= Sociedad de Lucha Contra el Cancer =

A child being treated in a SOLCA facility

Sociedad de Lucha Contra el Cancer (Society to Fight Cancer), a.k.a. SOLCA, is an Ecuadoran committee which disseminates techniques for fighting cancer. It was formed on December 7, 1951.

==History==

During the 40s, Dr. Juan Tanca Marengo, a distinguished Ecuadorian doctor and humanist, worried about public health and all the different types of cancer, considered that it was necessary for him to share his oncologic knowledge with the medicine students and with doctors in general. His purpose was to establish prevention and healing campaigns, through the creation of an institute dedicated to the fight against cancer. December 7 of 1951, he calls a group of his closest doctor friends to found one of the public works with the most transcendence in Ecuador: the Sociedad de Lucha contra el cancer, or SOLCA.

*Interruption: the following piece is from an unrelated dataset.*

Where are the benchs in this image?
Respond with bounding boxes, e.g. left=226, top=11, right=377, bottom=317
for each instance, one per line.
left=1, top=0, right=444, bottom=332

In 1953, the government started to organize the creation of the building SOLCA, which was declared Society "fight with the cancer" in Ecuador.
In 1957 the radiotheraphy and surgery department were built.
With the pass of the years SOLCA have grown been one of the most important hospitals in Ecuador.

==Institute activities==

===Structure===

Capacity of people: 155 beds

Average lodge: 5.5 days

Occupation average: 62.2%

===Prevention===

Not only it's important the fight against cancer, but it also is the prevention of it. Hence, the operation of this activity has been giving through interactive lectures, conferences, graphics and demonstrations among people.

a.- Professional Technicians from SOLCA.

b.- Professional Technicians from other institutions.

c.- Population in general.

===Diseases treated===

- Hodgkin adult diseases
- Head and Neck tumors
- Tumors located in tender parts
- Lung Cancer
- Thyroid Cancer
- Breast Cancer
- Leukemia
- Intestinal Cancer
- Esophagus Cancer
- Stomach Cancer

==Collaborators==

Nowadays SOLCA is one of the most important hospitals in America. A lot of people, companies and industries collaborate daily with this institution. One of the most important and loyal is the ladies' committee, a group of ladies from any and all social status that offers their services without any kind of reward.